_Extracted data entries_:

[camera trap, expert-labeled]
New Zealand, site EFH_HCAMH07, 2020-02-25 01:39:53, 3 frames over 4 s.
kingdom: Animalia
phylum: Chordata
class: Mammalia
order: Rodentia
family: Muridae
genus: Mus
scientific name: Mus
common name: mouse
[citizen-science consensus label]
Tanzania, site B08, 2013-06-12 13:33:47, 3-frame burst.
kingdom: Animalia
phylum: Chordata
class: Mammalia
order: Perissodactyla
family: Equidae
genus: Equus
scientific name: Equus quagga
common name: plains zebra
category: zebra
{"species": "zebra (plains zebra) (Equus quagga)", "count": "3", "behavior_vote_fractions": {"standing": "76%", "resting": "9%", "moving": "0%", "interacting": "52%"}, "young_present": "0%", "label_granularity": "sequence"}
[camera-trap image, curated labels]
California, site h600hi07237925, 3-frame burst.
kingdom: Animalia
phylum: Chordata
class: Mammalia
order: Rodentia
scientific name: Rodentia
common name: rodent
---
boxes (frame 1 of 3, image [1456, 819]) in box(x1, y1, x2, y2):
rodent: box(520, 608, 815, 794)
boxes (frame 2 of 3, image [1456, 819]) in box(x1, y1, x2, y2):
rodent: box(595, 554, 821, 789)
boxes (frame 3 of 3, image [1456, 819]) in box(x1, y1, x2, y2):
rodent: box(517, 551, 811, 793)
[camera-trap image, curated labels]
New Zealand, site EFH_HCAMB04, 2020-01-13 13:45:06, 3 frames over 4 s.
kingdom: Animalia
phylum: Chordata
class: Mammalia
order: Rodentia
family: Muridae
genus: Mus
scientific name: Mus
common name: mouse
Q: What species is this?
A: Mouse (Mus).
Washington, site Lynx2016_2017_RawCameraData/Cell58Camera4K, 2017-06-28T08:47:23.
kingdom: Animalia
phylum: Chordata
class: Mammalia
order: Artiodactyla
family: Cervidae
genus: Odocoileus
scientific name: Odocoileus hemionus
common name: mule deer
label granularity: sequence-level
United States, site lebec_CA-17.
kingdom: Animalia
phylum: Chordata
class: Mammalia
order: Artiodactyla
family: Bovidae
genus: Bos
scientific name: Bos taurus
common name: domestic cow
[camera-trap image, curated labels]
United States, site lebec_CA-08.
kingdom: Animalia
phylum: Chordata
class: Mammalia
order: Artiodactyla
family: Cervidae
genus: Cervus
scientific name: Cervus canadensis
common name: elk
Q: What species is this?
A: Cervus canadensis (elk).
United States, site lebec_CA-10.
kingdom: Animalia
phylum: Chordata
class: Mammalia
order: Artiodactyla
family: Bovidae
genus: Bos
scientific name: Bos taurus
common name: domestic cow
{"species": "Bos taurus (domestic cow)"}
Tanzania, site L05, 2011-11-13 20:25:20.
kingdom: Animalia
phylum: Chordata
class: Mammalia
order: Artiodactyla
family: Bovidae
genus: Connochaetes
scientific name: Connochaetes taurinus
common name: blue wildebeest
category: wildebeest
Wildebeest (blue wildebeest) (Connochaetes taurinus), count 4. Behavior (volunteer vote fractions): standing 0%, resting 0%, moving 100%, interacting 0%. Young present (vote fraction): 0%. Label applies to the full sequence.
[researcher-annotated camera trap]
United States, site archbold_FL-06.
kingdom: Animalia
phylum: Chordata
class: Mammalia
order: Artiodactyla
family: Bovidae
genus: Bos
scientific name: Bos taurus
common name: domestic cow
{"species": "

_Task objective_: Scan the records above, then copy out each line that mentions "quagga".

_Answer to this problem_:
scientific name: Equus quagga
{"species": "zebra (plains zebra) (Equus quagga)", "count": "3", "behavior_vote_fractions": {"standing": "76%", "resting": "9%", "moving": "0%", "interacting": "52%"}, "young_present": "0%", "label_granularity": "sequence"}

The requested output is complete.